_PROBLEM_
Search the entries for the word "Apply" and pull out each line that has it.

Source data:

☆ ☆ ☆

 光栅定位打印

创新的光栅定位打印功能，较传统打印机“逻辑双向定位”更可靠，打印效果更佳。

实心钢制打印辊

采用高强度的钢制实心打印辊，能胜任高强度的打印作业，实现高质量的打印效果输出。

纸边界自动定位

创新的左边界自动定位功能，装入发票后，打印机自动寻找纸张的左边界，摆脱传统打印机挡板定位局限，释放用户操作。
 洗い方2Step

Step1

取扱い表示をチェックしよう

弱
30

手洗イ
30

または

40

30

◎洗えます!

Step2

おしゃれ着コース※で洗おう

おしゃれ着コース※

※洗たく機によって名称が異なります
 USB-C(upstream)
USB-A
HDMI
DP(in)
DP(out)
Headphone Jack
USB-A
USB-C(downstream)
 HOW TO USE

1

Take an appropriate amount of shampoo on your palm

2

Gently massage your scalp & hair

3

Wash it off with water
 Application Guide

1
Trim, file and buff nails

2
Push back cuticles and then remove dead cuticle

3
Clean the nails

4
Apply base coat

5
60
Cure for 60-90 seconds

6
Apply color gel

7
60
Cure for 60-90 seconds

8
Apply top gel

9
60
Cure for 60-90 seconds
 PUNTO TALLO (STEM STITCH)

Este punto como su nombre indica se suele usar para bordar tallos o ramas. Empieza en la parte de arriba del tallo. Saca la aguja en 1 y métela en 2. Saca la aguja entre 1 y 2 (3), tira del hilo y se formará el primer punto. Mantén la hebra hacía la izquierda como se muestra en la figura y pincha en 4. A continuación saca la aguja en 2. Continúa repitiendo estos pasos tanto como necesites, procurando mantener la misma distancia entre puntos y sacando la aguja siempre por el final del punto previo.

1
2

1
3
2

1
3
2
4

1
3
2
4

☆ ☆ ☆

_YOUR SOLUTION_
Apply base coat
Apply color gel
Apply top gel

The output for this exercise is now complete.